L’initiative d’excellence Idex est décidée par le gouvernement. Elle permet l’unification d’établissements d’enseignement supérieur dans les plus grandes villes, dont Toulouse. Une fois que cette fusion est établie, les établissements mettent en place des projets grâce à des financements gouvernementaux. Leur visibilité à l’international prend alors plus de poids.

« Toulouse avait été qualifiée en 2012 avec l’idex « Unity » qui prévoyait la mise en place d’une université nouvelle sur un mode que je jugeais, à l’époque, relativement élitiste », confie Daniel Lacroix, président de l’Université Toulouse II Jean-Jaurès. Après les élections, il y a eu une véritable contestation de ce modèle et le gouvernement a dû le modifier. « L’Unity 2 ou L’Unity révisée » a été créé et mis en oeuvre pendant trois ans. « Le projet Idex de Toulouse est passé devant un jury international il y a quelques mois. Mais on a perdu le label et les financements. Le jury a trouvé, en accord avec le Premier ministre, qu’on n’avait pas fait assez d’efforts de regroupement », explique Daniel Lacroix.

Les universités de Toulouse de nouveau dans la course

Durant le printemps 2016, le gouvernement a proposé une nouvelle candidature aux établissements de Toulouse.

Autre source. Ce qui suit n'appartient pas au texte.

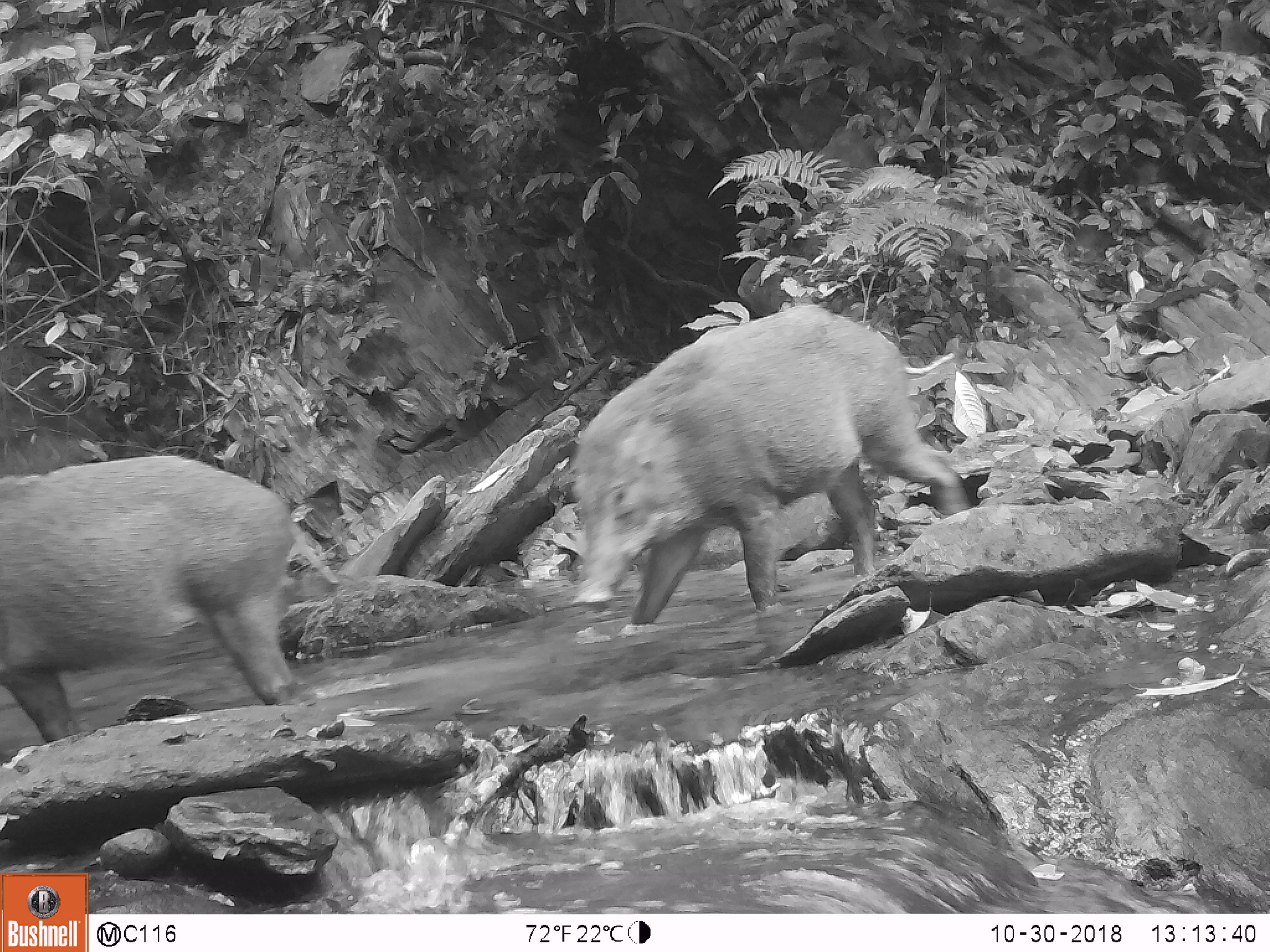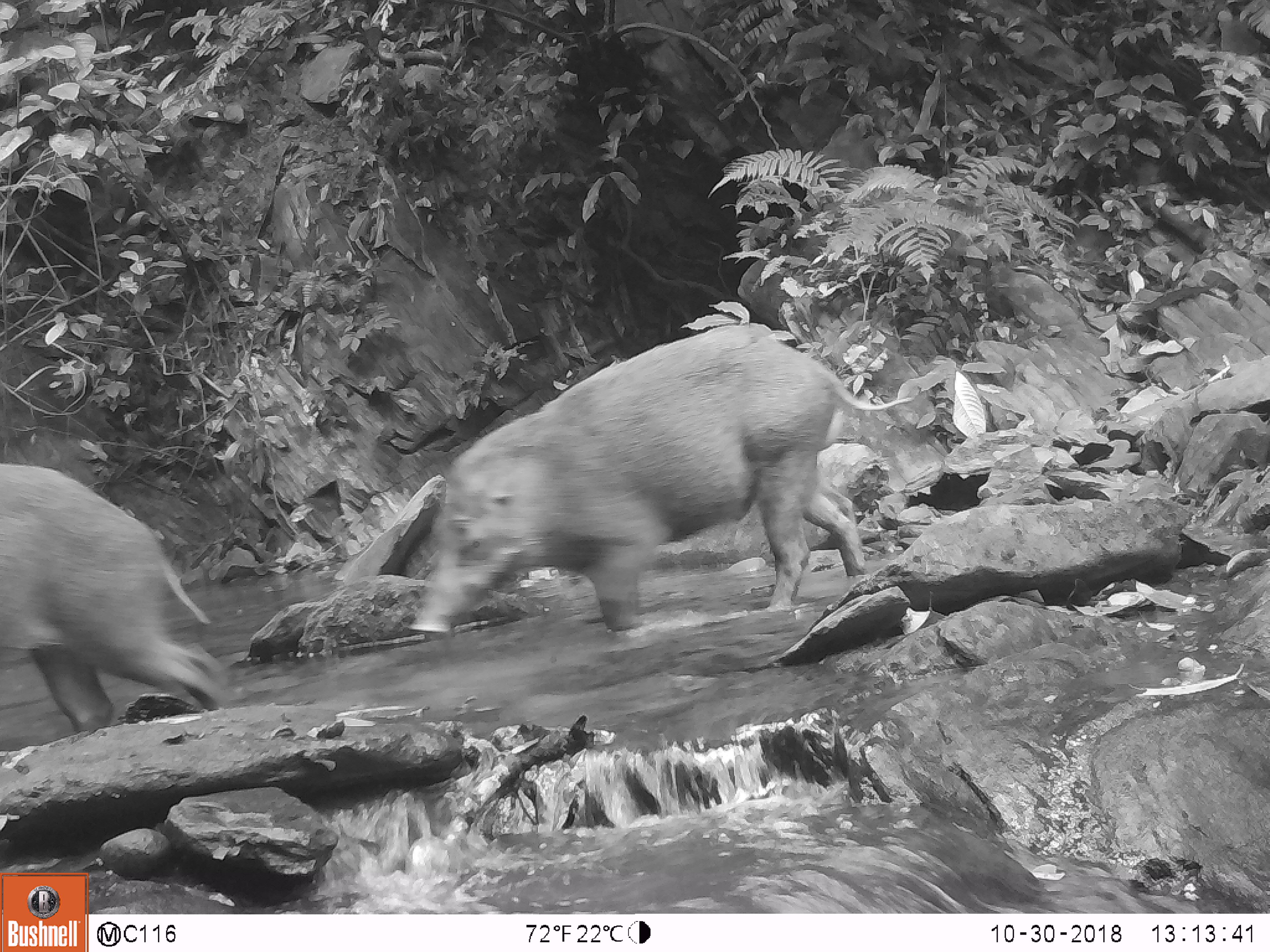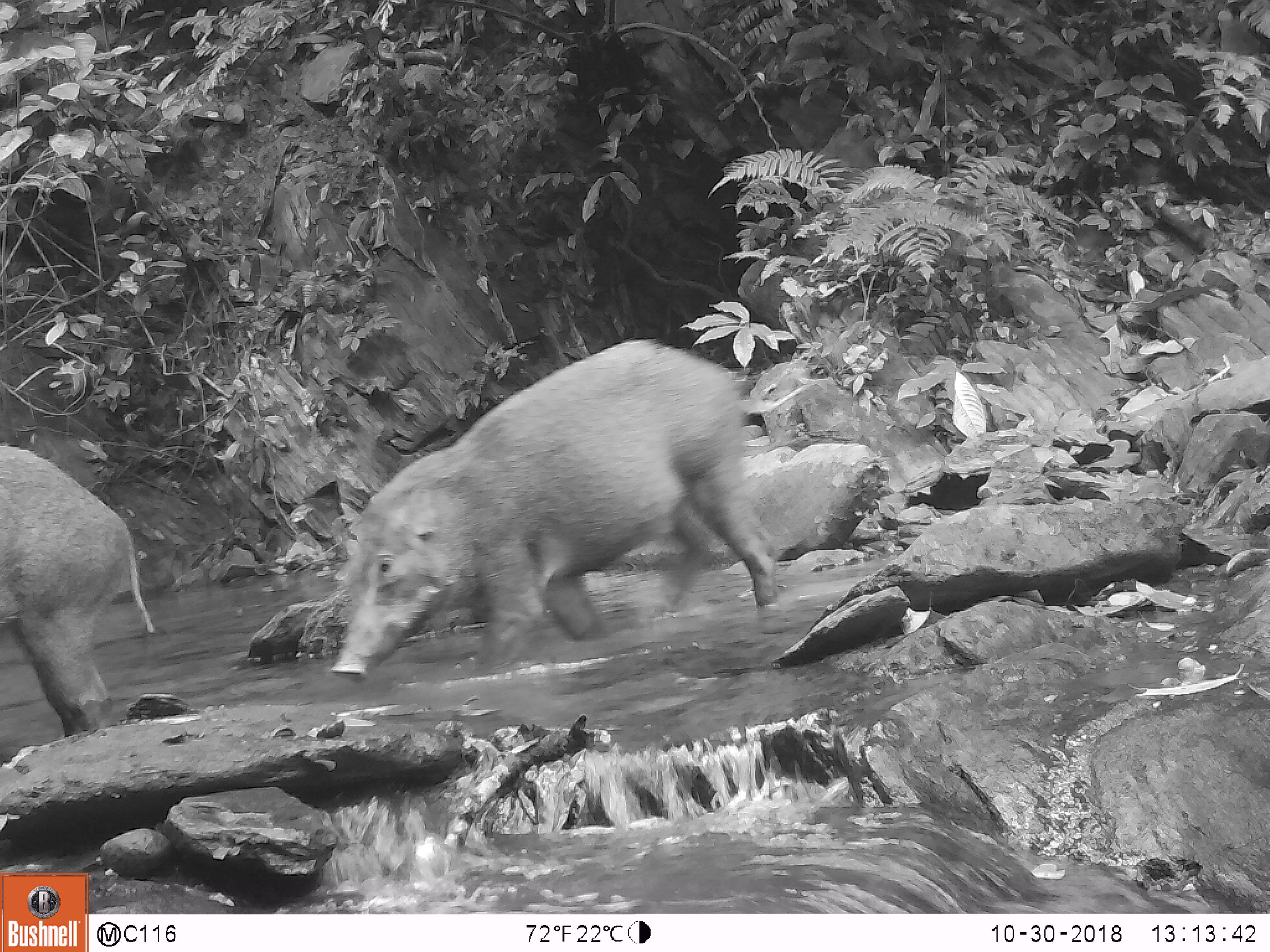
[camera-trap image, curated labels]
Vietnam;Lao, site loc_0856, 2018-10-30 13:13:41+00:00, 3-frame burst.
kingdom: Animalia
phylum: Chordata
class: Mammalia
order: Artiodactyla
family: Suidae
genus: Sus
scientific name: Sus scrofa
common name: eurasian wild pig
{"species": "eurasian wild pig (Sus scrofa)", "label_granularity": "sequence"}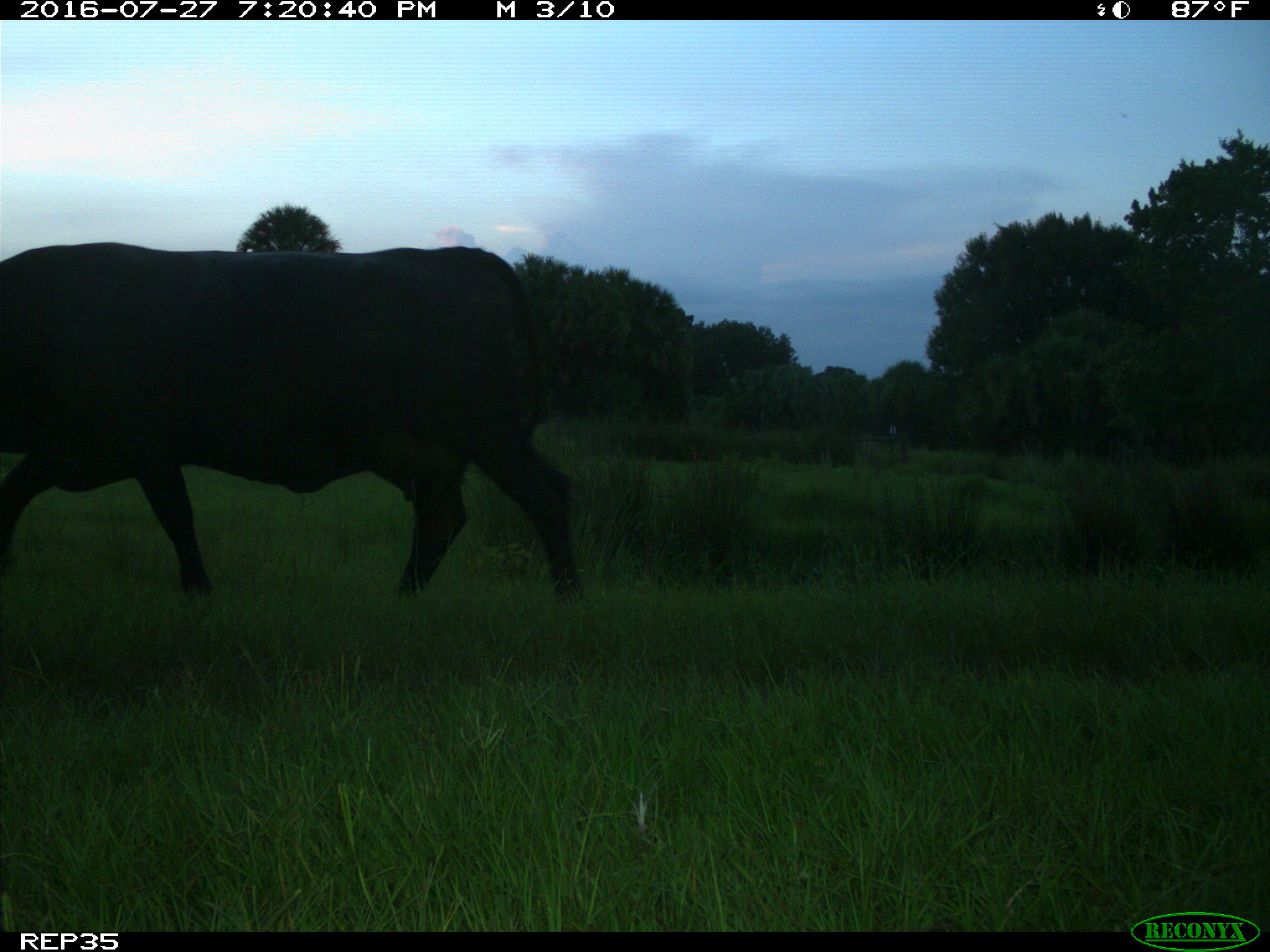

« Le gouvernement a repêché l’Université Fédérale de Toulouse en accordant un délai de 18 mois pour présenter une nouvelle copie d’un projet d’Université d’Excellence correspondant aux engagements pris en décembre 2011. L’Etat a décidé d’accompagner financièrement par un avenant au contrat fixé à 7 millions d’euros par an à la place des 10 millions prévus. Si à la fin de la période probatoire décembre 2017, Toulouse n’est pas retenue pour l’Idex, les financements s’arrêteront, ce sera un échec définitif. Les universités toulousaines doivent se ressaisir et travailler avec les Ecoles d’Ingénieurs et les organismes de recherche pour intégrer au sein d’une même structure la recherche scientifique et technologique, les sciences humaines, la représentation à l’international, et cela ne peut être que l’Université Fédérale de Toulouse ! », avait assuré Jean-Louis Chauzy, président du conseil économique, social et environnemental d’Occitane, à la suite de la nouvelle.

Les établissements ont donc dû rapidement mettre en place un nouveau projet pour revenir dans le concours. Il a récemment permis de mettre au point une feuille de route (cadre général d’évolution pour les universités de toulouse). Elle prévoit une intégration de tous les établissements : Toulouse I – CapitoleToulouse II – Jean Jaurès, Toulouse III – Paul Sabatier, l’Institut National Polytechnique (INP) et de l’Institut National des Sciences Appliquées (INSA) et la mise en place de projets scientifiques.

La feuille de route contestée

Les Conseils d’Administration des universités doivent d’abord valider la feuille de route avant la présentation au commissariat général à l’investissement (CGI) et une nouvelle fois devant le jury international en août 2018. A l’Université Paul-Sabatier, le Conseil d’Administration a validé le nouveau projet, le 17 janvier 2016. A Jean-Jaurès, il a dû être annulé avec la manifestation. « Le Conseil Académique, hier (lundi 23 janvier), a été favorable a la feuille de route de l’Idex avec 39 voix contre 25 et 5 abstentions. Les étudiants ont pensé que le Conseil d’Administration de Jean-Jaurès se passerait de la même façon donc ils nous ont empêché de le réaliser. Mais nous allons quand même devoir en faire un », souligne Daniel Lacroix.

« Nous sommes contre cette fusion car elle entraînerait la perte de la personnalité juridique de la fac du Mirail (Jean-Jaurès). Elle ne sera plus une université, elle fera simplement partie d’un grand établissement. Il pourra déroger sur le code de l’éducation en montant, par exemple, les frais d’inscription. Il n’y aura aussi qu’un seul Conseil d’Administration, ça sera déjà difficile de faire valoir notre université contre les autres établissements. Mais c’est surtout que seulement 10 représentants de ce Conseil sont issus de l’enseignement supérieur et qu’on y compte que 3 étudiants », explique Aurélie-Anne, étudiante et membre du syndicat étudiant UET (Unité des Etudiants Toulousains).

La course à l’Idex dépend désormais du bon déroulé de la mise en place du projet. Les Conseils d’Administration doivent donc réussir à voter.